>>>>>

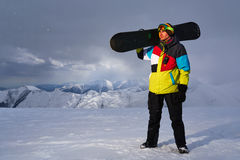 Snowboarder carries a snowboard in hand. Stock Image
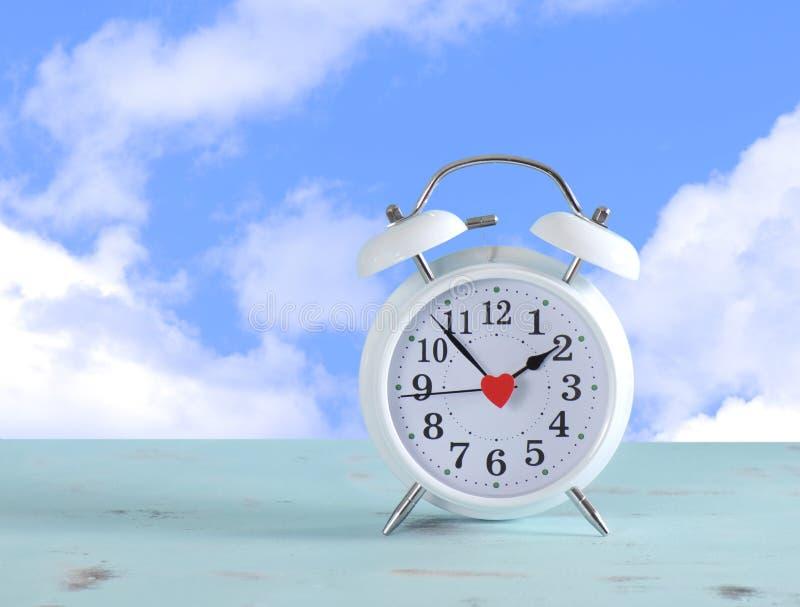 Il risparmio di luce del giorno cronometra l'orologio bianco con il fondo del cielo fotografie stock libere da diritti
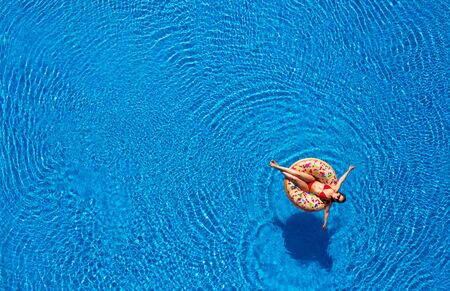 Aerial view of a woman in red bikini lying on a donut in the pool. Concept of summer rest and relaxation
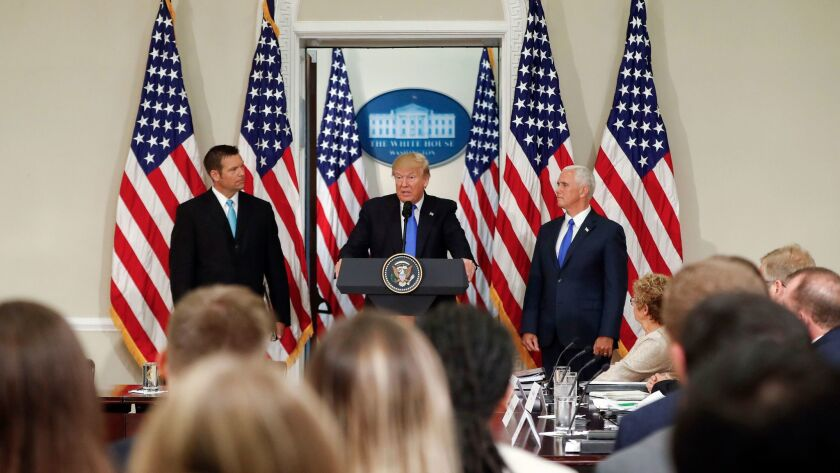 President Trump, with Kansas Secretary of State Kris Kobach, left, and Vice President Mike Pence, speaks at a meeting of the Presidential Advisory Commission on Election Integrity on July 19 in Washington.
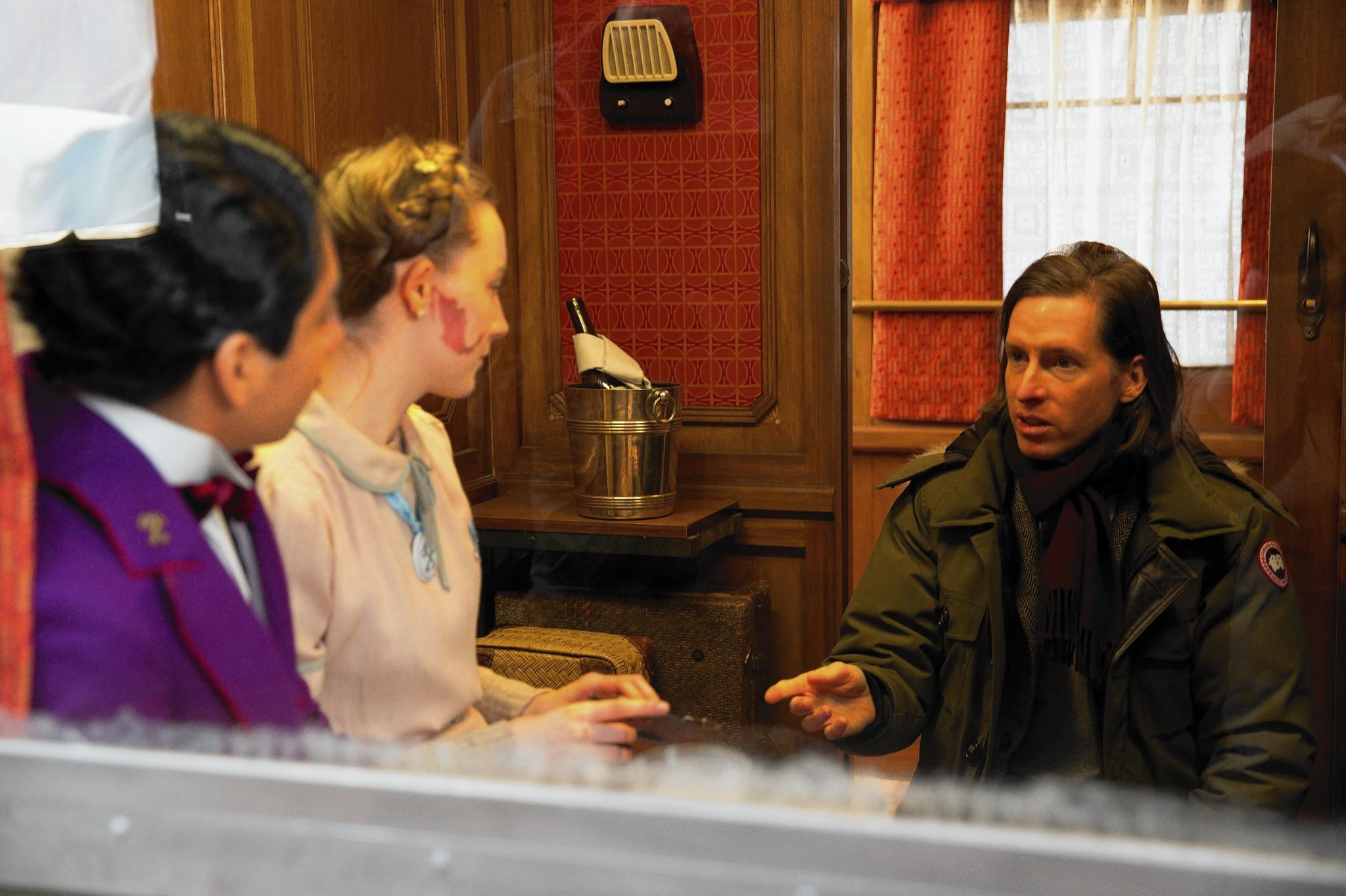 "Tony Revolori, Saoirse Ronan and Wes Anderson are seen on the set of ""The Grand Budapest Hotel."""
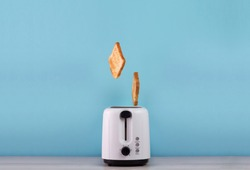 Roasted toast bread popping up of stainless steel toaster on a blue backgroun. Space for text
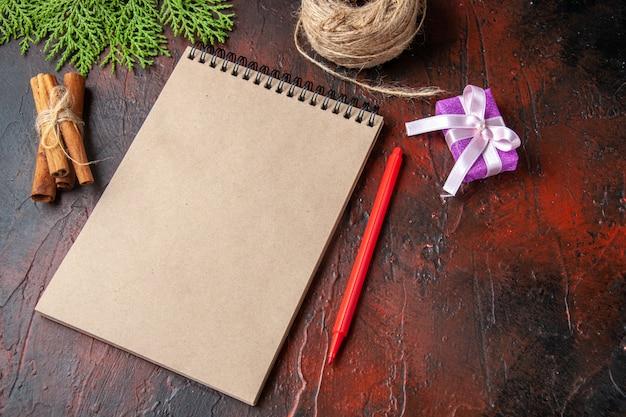 Oben blick auf geschlossenes notizbuch zimtlimetten und geschenk auf dunklem hintergrund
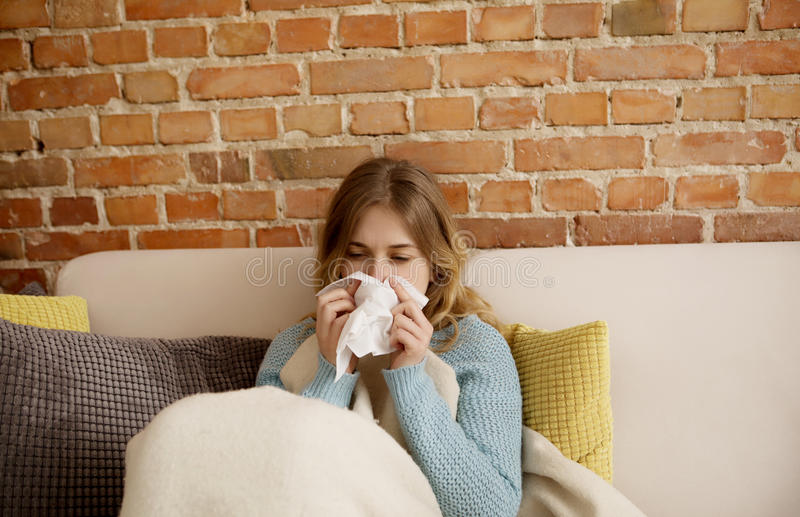 Young woman with cold, flue. royalty free stock photos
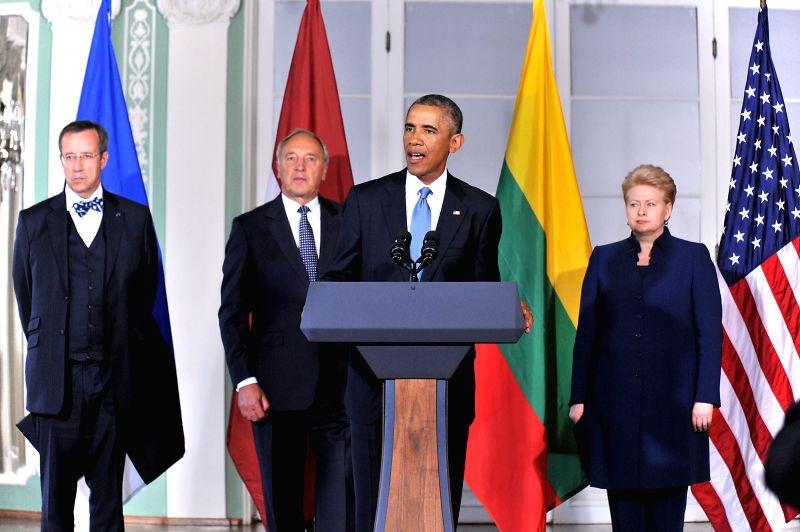 U.S. President Barack Obama (2nd R) speaks alongside Estonian President Toomas Hendrik Ilves (1st L), Latvian President Andris Berzins (2nd L) and Lithuanian ... - Taavi Roivas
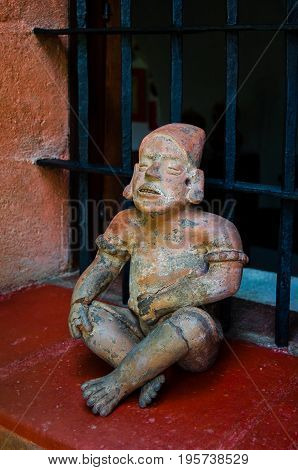 Pre Columbian figurine made of red clay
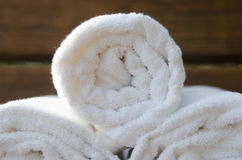 Rolled up Towel. A close up of three rolled towels on a wooden spa bench royalty free stock photo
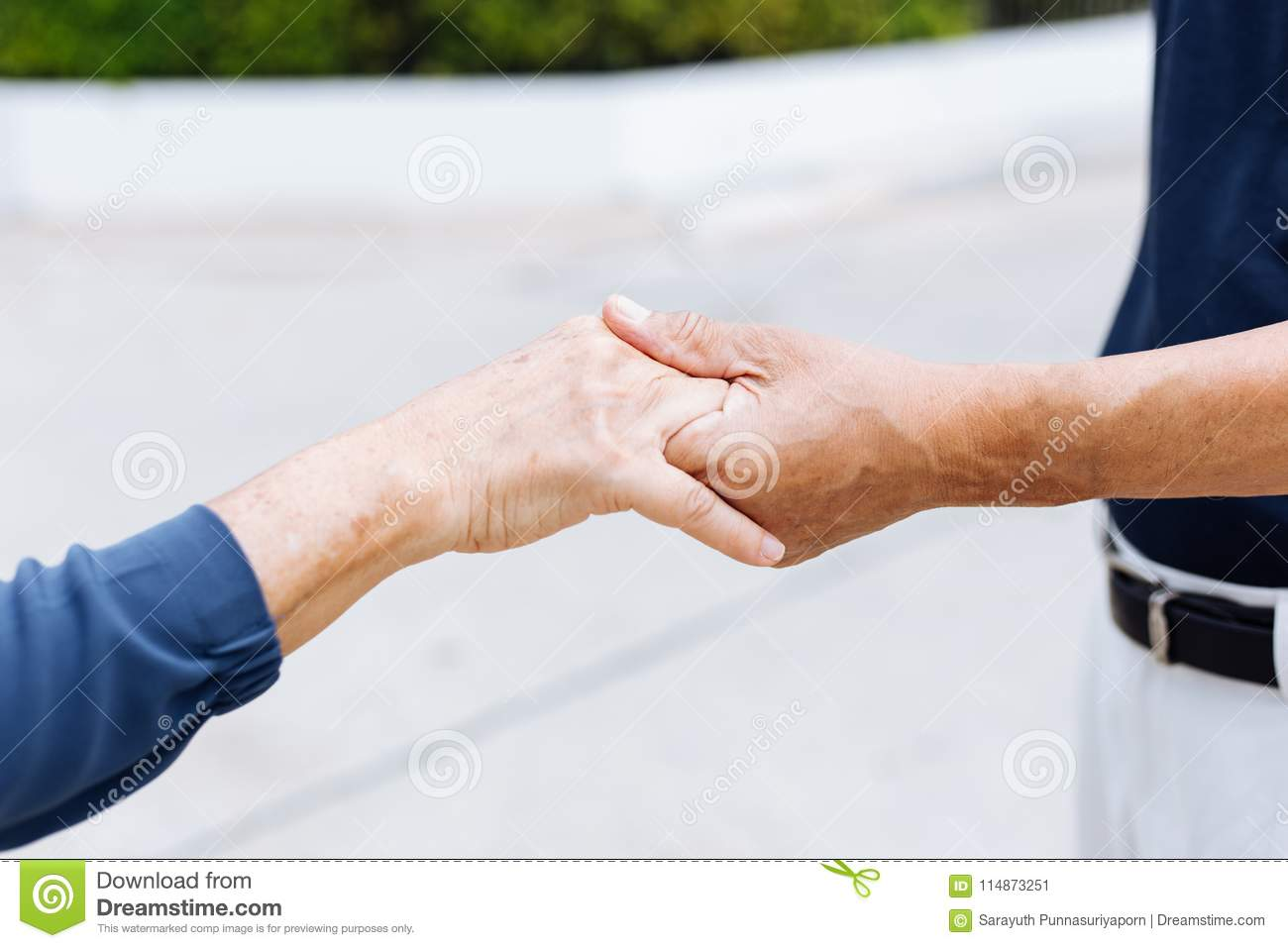 Close up shot of elderly senior couple holding hands and supporting with each other.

<<<<<

◆ **THE PROBLEM**: Among the entries above, take the line with "Aerial view of", the line with "President Trump, with", and all the lines between them, and restate them word for word without pictures.

◆ **TASK RESPONSE**:
 Aerial view of a woman in red bikini lying on a donut in the pool. Concept of summer rest and relaxation
 President Trump, with Kansas Secretary of State Kris Kobach, left, and Vice President Mike Pence, speaks at a meeting of the Presidential Advisory Commission on Election Integrity on July 19 in Washington.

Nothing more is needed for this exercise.